Uma das experiências mais marcantes da minha formação
profissional foi a participação nos chamados grupos Bálint que eram promovidos
pelo Prof. Milton Pecis Abramovich na antiga Faculdade Católica de Medicina de
Porto Alegre na longínqua Década de 70 do século passado (Abramovich, s.d.). Conheci
o Milton quando ele estava retornando de uma temporada em Londres. Lá em
Londres ele tinha trabalhado na famosa Tavistock Clinic. Pelo que me lembro,
essa Tavistock Clinic foi pioneira no desenvolvimento de uma coisa que se
chamou por um tempo de medicina psicossomática e que acabou se desenvolvendo no
atual modelo biopsicossocial em saúde.
Na Tavistock Clinic trabalhou o Michal Bálint, um psicanalista húngaro, aluno do Sandor Ferenczi e fugido do nazismo. O Bálint desenvolveu uma técnica de grupos para que médicos e profissionais de saúde desenvolvessem habilidades de relacionamento com os seus clientes. Na época, o referencial adotado era psicanalítico. Mas isso é o de menos. Nós já ultrapassamos essa fase. E alguma coisa boa ficou, que precisamos valorizar e desenvolver.

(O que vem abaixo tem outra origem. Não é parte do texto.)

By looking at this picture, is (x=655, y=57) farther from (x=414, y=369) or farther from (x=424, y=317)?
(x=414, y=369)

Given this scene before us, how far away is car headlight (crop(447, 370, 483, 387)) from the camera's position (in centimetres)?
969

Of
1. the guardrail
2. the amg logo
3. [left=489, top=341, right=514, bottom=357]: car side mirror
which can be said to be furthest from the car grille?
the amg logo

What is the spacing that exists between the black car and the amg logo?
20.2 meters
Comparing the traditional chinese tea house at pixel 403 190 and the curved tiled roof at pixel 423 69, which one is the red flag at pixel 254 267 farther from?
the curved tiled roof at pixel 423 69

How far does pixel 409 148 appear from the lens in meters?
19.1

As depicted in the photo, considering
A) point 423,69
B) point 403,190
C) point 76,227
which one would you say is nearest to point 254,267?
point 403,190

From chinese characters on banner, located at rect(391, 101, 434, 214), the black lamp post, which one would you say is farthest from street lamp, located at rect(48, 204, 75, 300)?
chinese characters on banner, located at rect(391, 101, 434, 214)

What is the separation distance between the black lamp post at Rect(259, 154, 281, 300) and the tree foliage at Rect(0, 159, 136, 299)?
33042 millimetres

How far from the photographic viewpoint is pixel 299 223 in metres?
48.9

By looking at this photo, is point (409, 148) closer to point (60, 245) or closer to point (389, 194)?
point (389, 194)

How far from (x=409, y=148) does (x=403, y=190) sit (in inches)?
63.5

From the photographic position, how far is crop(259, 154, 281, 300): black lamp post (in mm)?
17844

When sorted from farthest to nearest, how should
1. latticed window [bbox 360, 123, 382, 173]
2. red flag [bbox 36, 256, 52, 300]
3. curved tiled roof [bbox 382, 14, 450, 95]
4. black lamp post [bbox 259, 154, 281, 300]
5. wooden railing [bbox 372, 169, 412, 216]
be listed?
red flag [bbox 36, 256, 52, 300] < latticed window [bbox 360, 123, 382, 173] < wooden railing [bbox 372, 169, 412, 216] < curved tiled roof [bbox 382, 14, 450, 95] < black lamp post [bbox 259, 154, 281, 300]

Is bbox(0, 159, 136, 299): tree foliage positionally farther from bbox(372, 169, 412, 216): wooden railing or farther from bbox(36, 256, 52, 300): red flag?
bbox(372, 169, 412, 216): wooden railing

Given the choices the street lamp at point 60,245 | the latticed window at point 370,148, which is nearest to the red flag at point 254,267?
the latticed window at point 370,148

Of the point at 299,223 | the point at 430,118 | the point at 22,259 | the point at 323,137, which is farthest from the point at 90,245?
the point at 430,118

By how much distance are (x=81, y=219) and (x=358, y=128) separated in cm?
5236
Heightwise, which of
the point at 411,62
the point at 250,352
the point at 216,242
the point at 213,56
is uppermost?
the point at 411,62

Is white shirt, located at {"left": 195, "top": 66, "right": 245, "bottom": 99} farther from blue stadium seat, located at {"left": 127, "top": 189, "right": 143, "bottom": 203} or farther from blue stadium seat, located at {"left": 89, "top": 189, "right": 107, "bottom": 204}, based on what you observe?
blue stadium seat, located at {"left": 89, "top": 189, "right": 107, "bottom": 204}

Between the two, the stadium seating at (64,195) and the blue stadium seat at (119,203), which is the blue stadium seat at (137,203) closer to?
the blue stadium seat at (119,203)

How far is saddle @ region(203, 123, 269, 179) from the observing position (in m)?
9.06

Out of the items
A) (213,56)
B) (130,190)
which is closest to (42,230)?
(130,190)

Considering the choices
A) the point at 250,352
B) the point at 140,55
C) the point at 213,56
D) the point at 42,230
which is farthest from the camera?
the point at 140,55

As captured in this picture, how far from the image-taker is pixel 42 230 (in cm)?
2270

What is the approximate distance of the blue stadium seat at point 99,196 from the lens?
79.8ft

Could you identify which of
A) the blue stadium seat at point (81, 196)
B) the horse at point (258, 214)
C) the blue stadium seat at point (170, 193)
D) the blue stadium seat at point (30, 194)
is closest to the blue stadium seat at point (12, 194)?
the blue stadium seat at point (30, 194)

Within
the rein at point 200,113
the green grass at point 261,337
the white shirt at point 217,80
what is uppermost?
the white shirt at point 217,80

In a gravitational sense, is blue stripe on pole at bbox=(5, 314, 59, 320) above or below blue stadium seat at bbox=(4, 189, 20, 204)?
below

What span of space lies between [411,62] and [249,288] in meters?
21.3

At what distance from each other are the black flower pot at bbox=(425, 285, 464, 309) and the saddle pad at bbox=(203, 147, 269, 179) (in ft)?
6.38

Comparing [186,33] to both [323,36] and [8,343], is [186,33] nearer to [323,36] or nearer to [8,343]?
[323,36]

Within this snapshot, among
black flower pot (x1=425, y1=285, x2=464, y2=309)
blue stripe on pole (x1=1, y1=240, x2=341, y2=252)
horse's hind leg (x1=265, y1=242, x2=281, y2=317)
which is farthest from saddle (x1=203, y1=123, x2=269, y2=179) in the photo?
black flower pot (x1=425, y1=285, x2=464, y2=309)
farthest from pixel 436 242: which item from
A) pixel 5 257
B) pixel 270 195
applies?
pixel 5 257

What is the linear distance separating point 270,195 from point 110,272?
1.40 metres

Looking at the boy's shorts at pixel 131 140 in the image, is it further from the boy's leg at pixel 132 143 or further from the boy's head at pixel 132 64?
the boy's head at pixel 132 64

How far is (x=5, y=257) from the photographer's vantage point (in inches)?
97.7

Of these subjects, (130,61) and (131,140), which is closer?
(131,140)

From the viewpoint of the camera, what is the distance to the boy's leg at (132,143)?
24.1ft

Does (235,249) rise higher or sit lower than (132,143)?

Um dos problemas que o Bálint procurou enfrentar foram as queixas dos pacientes em relação aos médicos no início da socialização da medicina na Grâ-Bretanha. Os pacientes saiam das consultas insatisfeitos com os médicos. Com a sensação de que não tinham sido atendidos. Junto com sua esposa Enid, Bálint resolveu encarar então essa questão: “Como deixar o paciente com a sensação de que ele foi atendido?”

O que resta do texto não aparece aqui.